Le Bernar Venet conceptuel enfin prophète en son pays
Ses « Lignes indéterminées » parlent à tous. On connaît moins les oeuvres précoces de Bernar Venet. Un précurseur de l’art conceptuel auquel le Mamac à Nice rend justice avec une exposition exigeante
L’ensemble est radical. Chacun de ses détails, fondamental. Alors que se tient à Lyon une rétrospective couvrant soixante années de création, le Mamac, à Nice, plonge aux racines de l’oeuvre de Bernar Venet. Racines conceptuelles où les experts se plairont à rétablir des antériorités. Ce qui pourrait donner à cette exposition la dimension d’une réhabilitation. Côté public, ne surtout pas s’attendre à une opération de séduction. Formules mathématiques, graphiques boursiers, courbes météorologiques composent un langage ardu, parfois austère. Dépouillé de toute préoccupation formelle ou expression personnelle. Interprétation et subjectivité aux oubliettes. La figuration aux orties, mais l’abstraction aussi. Cet art est monosémique : n’y chercher aucune autre signification que ce qu’il donne à voir. Si la sculpture et notamment les Lignes indéterminées l’ont occultée en France, cette période a fait date aux États-Unis. Dès 1971, le New York Cultural Center a invité Venet à présenter le résultat de cinq ans d’exploration.
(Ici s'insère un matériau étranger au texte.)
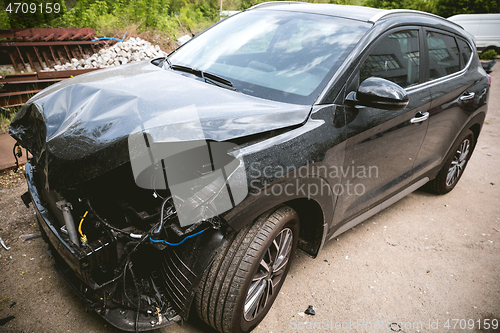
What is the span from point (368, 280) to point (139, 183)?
6.45 ft

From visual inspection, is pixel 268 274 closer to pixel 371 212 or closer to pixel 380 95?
pixel 371 212

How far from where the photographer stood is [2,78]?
17.2 feet

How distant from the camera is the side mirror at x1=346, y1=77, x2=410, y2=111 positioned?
6.48 feet

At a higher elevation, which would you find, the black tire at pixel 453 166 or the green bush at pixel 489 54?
the black tire at pixel 453 166

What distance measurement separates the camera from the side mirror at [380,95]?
1.98 metres

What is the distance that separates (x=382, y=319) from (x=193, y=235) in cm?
157

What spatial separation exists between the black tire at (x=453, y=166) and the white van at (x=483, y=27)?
1568 centimetres

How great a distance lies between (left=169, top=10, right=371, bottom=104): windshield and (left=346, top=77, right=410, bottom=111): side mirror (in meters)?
0.23

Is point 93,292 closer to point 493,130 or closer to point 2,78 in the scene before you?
point 2,78

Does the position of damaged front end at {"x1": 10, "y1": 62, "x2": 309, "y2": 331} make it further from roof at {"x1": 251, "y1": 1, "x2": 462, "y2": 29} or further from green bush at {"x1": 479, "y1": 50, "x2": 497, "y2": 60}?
green bush at {"x1": 479, "y1": 50, "x2": 497, "y2": 60}

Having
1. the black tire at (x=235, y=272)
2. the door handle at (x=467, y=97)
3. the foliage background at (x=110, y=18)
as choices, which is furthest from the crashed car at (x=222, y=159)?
the foliage background at (x=110, y=18)

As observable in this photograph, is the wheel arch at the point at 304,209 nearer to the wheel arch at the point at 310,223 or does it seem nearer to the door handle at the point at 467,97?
the wheel arch at the point at 310,223

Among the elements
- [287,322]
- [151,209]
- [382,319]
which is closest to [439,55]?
[382,319]

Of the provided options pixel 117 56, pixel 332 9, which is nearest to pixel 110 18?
pixel 117 56
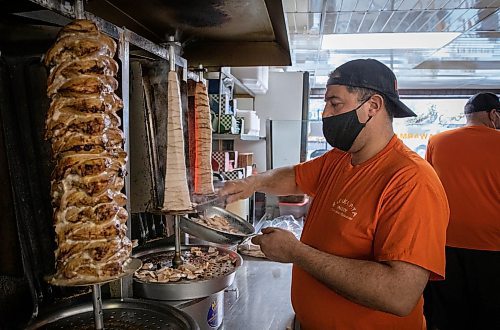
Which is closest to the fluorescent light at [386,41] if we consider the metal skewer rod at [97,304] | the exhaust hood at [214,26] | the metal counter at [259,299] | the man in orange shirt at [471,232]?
the man in orange shirt at [471,232]

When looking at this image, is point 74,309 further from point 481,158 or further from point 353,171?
point 481,158

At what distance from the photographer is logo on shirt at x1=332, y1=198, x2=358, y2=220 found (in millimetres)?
1427

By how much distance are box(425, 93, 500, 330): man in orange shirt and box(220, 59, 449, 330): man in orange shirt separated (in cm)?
177

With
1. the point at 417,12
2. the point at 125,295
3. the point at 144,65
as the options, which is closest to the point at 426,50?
the point at 417,12

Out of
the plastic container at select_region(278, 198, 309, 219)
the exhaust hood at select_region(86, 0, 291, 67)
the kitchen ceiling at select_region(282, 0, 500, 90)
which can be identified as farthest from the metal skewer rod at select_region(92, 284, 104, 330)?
the plastic container at select_region(278, 198, 309, 219)

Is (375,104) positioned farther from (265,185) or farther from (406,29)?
(406,29)

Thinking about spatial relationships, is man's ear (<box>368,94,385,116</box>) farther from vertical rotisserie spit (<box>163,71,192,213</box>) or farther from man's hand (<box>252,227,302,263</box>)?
vertical rotisserie spit (<box>163,71,192,213</box>)

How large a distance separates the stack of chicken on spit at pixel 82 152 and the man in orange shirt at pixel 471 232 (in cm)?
280

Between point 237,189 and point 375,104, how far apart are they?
2.74 ft

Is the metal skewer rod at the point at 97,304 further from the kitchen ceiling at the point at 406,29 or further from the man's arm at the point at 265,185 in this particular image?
the kitchen ceiling at the point at 406,29

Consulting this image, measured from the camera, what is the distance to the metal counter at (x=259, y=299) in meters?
1.78

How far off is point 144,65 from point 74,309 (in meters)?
0.82

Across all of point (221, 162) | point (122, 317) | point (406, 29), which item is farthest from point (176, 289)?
point (406, 29)

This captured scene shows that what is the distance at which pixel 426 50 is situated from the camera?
4887 mm
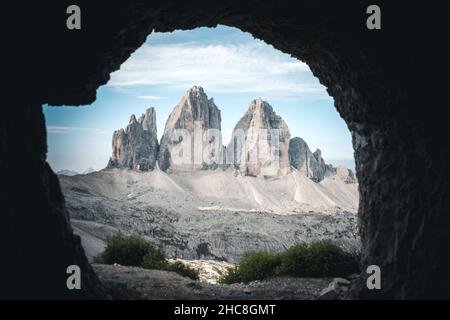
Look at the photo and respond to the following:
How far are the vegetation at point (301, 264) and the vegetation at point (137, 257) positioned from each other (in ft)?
7.16

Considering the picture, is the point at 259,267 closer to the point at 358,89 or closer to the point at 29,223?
the point at 358,89

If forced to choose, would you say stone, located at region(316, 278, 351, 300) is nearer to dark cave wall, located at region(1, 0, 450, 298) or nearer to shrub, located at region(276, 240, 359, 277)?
dark cave wall, located at region(1, 0, 450, 298)

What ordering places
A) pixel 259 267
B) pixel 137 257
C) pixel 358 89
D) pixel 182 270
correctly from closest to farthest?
pixel 358 89, pixel 259 267, pixel 182 270, pixel 137 257

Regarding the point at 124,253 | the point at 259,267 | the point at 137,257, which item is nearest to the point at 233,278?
the point at 259,267

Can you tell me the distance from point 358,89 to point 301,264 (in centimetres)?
995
Après quoi celuici, estimant avoir fait le tour du sujet, a cessé toute production jusqu’en 1976. Entre-temps, le minimalisme américain avait fait son chemin. Incarné par Donald Judd, Robert Morris, Carl Andre, Sol LeWitt, Richard Serra ou Frank Stella, qu’il a tous fréquentés et, malgré son impécuniosité d’alors, commencé à collectionner. Nice se concentre sur cette décennie. 1966-1976, ère charnière et «matricielle » selon le mot d’Alexandre Quoi, qui signe avec la directrice du Mamac le parcours de cette exposition. « Il ne s’agit pas seulement de la démonstration d’expérimentations prolifiques de jeunesse. Ces oeuvres nous aident à comprendre la rigueur et la cohérence du projet de Bernar Venet. » «Un musée a aussi pour enjeu d’aider à repositionner le regard que l’on porte sur un artiste », ajoute Hélène Guenin. En montrant comment, au coeur du « cyclone international » qu’aura déclenché la percée de l’art conceptuel, Venet a joué un rôle « essentiel et moteur ».
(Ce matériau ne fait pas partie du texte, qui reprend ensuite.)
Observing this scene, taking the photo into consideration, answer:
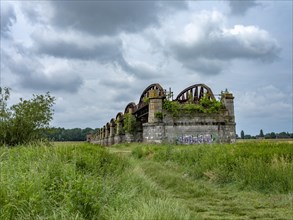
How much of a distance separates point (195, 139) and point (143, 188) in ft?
89.7

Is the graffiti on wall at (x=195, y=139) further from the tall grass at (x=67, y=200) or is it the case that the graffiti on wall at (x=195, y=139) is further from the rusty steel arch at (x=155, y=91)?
the tall grass at (x=67, y=200)

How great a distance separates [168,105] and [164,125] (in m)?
2.11

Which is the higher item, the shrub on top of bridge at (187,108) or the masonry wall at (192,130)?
the shrub on top of bridge at (187,108)

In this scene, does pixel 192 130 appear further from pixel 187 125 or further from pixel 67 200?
pixel 67 200

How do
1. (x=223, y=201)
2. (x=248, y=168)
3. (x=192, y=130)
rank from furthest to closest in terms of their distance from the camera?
1. (x=192, y=130)
2. (x=248, y=168)
3. (x=223, y=201)

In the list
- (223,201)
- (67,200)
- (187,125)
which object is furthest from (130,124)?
(67,200)

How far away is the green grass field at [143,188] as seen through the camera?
5488 millimetres

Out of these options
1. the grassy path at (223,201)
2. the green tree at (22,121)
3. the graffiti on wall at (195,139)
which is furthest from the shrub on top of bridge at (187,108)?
the grassy path at (223,201)

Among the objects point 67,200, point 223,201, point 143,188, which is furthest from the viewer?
point 223,201

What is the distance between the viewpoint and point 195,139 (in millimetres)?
34812

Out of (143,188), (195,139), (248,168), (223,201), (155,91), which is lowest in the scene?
(223,201)

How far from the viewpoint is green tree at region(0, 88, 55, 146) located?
18.2 meters

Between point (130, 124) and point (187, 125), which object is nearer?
point (187, 125)

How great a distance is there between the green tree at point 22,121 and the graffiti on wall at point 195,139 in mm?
18037
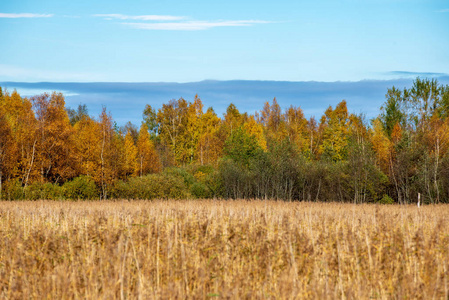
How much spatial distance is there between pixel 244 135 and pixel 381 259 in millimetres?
37138

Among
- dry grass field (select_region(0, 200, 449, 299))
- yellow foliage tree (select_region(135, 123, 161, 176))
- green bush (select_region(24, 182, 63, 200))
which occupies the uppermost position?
dry grass field (select_region(0, 200, 449, 299))

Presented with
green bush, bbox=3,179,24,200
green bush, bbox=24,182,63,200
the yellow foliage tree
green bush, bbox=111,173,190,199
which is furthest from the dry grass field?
the yellow foliage tree

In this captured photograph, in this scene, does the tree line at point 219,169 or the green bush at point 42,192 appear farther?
the tree line at point 219,169

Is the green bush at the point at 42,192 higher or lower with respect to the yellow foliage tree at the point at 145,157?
higher

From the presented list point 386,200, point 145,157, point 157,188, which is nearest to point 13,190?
point 157,188

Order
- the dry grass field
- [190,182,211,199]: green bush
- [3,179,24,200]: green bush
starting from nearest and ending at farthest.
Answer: the dry grass field → [3,179,24,200]: green bush → [190,182,211,199]: green bush

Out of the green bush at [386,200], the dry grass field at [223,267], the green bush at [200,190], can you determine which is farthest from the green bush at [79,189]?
the dry grass field at [223,267]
Bernar Venet. Les années conceptuelles. Jusqu’au 13 janvier, au Mamac. Tous les jours, sauf le lundi, entrée 10€, gratuit pour les -18 ans ou sur présentation du Pass pour les Niçois et habitants de la Métropole. Aujourd’hui de 19 h à 20 h, réactivation des performances réalisées en 1968 au Judson-Theater, à New York - Entrée libre.